Exercise => Rewrite the stretch of rows from the line containing "What is the" through the end of the rows as a JSON list of strings, one string per line. Leave out blank lines.

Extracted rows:
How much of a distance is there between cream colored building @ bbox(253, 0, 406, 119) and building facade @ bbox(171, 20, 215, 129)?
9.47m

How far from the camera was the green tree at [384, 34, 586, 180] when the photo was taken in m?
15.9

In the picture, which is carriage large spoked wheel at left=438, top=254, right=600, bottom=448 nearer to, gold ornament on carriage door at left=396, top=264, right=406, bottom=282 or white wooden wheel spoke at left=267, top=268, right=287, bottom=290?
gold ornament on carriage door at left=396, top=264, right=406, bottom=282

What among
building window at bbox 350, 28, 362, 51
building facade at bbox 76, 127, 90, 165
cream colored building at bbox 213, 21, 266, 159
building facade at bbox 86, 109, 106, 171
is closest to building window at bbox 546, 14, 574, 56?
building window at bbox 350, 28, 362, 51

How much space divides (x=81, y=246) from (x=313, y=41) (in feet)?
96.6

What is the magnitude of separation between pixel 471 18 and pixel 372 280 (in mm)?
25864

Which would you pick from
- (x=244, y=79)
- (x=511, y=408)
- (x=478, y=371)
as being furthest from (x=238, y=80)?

The result =>
[
  "What is the magnitude of separation between pixel 471 18 and pixel 372 280 (in mm)?",
  "25864",
  "Which would you pick from",
  "- (x=244, y=79)",
  "- (x=511, y=408)",
  "- (x=478, y=371)",
  "as being furthest from (x=238, y=80)?"
]